Le 13 janvier peu avant midi, puis le 13 février 2001 à 8h du matin, le Salvador a été dévasté par deux violents tremblements de terre. Nous avons tous vu les images impressionnantes à la télévision de cette immense coulée de terre, de rochers et d’arbres qui a englouti tout un lotissement récent de Santa Tecla, faisant des dizaines de morts et des centaines de sans-abri. C’est en fait l’ensemble du pays qui a été affecté. Au moins un millier de morts, des dégâts énormes et dans les campagnes la situation est catastrophique. Les habitations construites en adobe, mélange traditionnel de boue et de paille, n’ont pas résisté aux violentes secousses. Partout, des maisons endommagées ou détruites, des familles entières trouvent refuge sous des abris de fortune en attendant de pouvoir bénéficier peut-être d’un nouveau logement. Beaucoup ne pourront compter que sur eux-mêmes car l’aide humanitaire internationale n’arrivera jamais jusqu’à eux. Et puis les semaines ont passé, les images du Salvador ont été remplacées par celles d’autres catastrophes.

Les photos :

 

Très rapidement, à l’initiative du Docteur Jean-Claude Ponsin, fondateur de l’Association Enfants du Salvador (EDES), est née l’idée de créer une brigade de reconstruction composée de volontaires français, afin de venir en aide aux plus déshérités. C’est ainsi que notre comité a été contacté pour s’associer à cette action de solidarité. Diverses activités, ventes de livres, fiesta, tombolas ont été organisées dans ce but. Chaque participant devant prendre en charge son voyage et son séjour, EDES et le CALJ ont financé en partie l’achat du billet d’avion de certains jeunes. Malgré quelques aléas et un certain nombre de désistements, le projet a pu voir le jour : il s’agissait d’aller travailler aux côtés des gens organisés en comités pour reconstruire ensemble des maisons détruites. Deux sites nous ont été affectés : Santa Tecla, dans un bidonville tout près de la coulée et un petit village situé à une dizaine de kilomètres de là, Las Granadillas. L’essentiel de l’aide financière provient de fonds privés, collectés dans la région de Grenade en Andalousie par un ancien prêtre ouvrier espagnol, Paco Soto, installé depuis deux ans au Salvador. L’argent a servi à acheter les matériaux ou à les fabriquer sur place, comme les parpaings ou les portes et fenêtres métalliques. Des ateliers ont été créés, et des jeunes de la communauté, sans aucune qualification, travaillent et sont ainsi formés sous la responsabilité de professionnels.

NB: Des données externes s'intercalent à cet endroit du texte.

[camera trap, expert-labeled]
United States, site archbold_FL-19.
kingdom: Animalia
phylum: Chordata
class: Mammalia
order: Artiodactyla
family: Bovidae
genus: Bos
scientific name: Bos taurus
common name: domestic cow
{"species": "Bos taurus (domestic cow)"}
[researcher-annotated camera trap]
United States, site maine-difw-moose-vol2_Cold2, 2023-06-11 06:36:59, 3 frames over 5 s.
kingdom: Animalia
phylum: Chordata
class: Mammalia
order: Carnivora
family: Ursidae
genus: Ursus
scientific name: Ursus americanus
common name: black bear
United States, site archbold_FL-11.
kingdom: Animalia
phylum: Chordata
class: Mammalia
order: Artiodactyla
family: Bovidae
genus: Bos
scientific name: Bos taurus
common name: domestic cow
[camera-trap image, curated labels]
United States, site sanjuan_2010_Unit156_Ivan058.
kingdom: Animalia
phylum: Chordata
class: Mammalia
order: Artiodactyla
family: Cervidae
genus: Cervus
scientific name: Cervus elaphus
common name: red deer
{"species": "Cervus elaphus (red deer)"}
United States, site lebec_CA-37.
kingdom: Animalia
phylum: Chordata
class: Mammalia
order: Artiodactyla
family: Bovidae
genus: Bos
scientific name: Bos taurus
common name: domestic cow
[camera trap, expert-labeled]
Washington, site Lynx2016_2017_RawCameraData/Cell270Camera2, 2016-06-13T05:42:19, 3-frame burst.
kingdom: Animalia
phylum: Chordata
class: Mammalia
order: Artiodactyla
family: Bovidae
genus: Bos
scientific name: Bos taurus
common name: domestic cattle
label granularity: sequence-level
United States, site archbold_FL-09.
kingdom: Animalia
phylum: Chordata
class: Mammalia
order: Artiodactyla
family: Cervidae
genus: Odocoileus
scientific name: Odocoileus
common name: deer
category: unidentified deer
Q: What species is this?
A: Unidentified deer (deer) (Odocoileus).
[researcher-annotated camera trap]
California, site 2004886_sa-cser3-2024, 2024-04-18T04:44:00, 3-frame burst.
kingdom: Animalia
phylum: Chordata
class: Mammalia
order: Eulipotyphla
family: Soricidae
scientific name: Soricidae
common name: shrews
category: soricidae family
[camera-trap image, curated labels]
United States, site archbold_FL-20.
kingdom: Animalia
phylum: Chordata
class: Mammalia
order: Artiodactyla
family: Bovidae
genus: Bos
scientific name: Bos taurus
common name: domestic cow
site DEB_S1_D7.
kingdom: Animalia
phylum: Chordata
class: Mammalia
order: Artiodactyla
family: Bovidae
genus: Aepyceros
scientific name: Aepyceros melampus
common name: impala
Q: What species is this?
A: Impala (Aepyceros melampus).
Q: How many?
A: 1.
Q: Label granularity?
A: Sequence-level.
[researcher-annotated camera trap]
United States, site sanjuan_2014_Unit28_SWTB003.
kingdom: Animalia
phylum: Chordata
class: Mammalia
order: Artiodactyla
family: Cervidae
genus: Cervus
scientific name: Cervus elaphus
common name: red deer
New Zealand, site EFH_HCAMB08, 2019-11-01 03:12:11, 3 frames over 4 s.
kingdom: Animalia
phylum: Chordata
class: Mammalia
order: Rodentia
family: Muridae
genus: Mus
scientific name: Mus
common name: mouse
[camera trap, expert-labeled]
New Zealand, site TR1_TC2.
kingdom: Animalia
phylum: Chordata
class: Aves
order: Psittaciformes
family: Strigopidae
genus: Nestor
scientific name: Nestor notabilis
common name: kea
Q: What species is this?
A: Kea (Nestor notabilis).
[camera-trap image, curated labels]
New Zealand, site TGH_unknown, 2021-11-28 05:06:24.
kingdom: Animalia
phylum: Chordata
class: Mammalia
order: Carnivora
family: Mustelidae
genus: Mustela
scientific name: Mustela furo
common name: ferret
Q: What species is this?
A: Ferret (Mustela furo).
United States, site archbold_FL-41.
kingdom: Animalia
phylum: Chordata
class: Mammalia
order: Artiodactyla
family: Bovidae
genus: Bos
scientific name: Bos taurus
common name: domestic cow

Aéroport de Roissy, samedi 11 août. Les membres de la brigade se retrouvent comme prévu au comptoir Continental Airlines vers 7h30. Nous sommes 8. Il y a des jeunes, garçons et filles, étudiants ou salariés, dont l’âge varie entre 20 et 28 ans. Et puis d’autres, plus âgés qui pourraient être leurs parents, leurs jeunes parents … Julien nous rejoindra dans deux jours. Ce jeune informaticien se révélera être aussi un talentueux cuisinier jamais à cours d’imagination. Quant à Jean-Claude, il nous a précédés d’une semaine pour préparer notre séjour et assurer la logistique. Il nous a donc chargés d’acheminer des cartons pleins de lunettes collectées notamment par le CALJ ainsi qu’une machine à tailler les verres. Le tout est destiné aux opticiens populaires de La Chacra, où son Association intervient depuis 1983. Je profiterai d’ailleurs de mon séjour pour leur rendre visite et voir le fonctionnement du centre. La plupart des participants s’étaient déjà rencontrés au cours d’une réunion préparatoire fin juin chez Jean-Claude Ponsin . Nous avions abordé alors de nombreux sujets concernant les conditions de vie sur place, le chantier, les tâches qui nous attendaient. Il avait bien fallu parler aussi de la sécurité et des précautions à prendre car les Autorités françaises, tant par le site internet du Ministère des Affaires étrangères que notre Ambassade sur place au Salvador, nous déconseillaient de nous y rendre. On parlait de délinquance et surtout d’enlèvements. Le rétablissement de la peine de mort avait même été demandé suite à la mort d’un enfant de 9 ans assassiné par ses ravisseurs alors que la police tentait de le délivrer. Bref, ce n’était pas le Club Méditerranée, mais notre gentil organisateur (JC) avait su nous rassurer et nous étions prêts à le suivre pour la grande aventure.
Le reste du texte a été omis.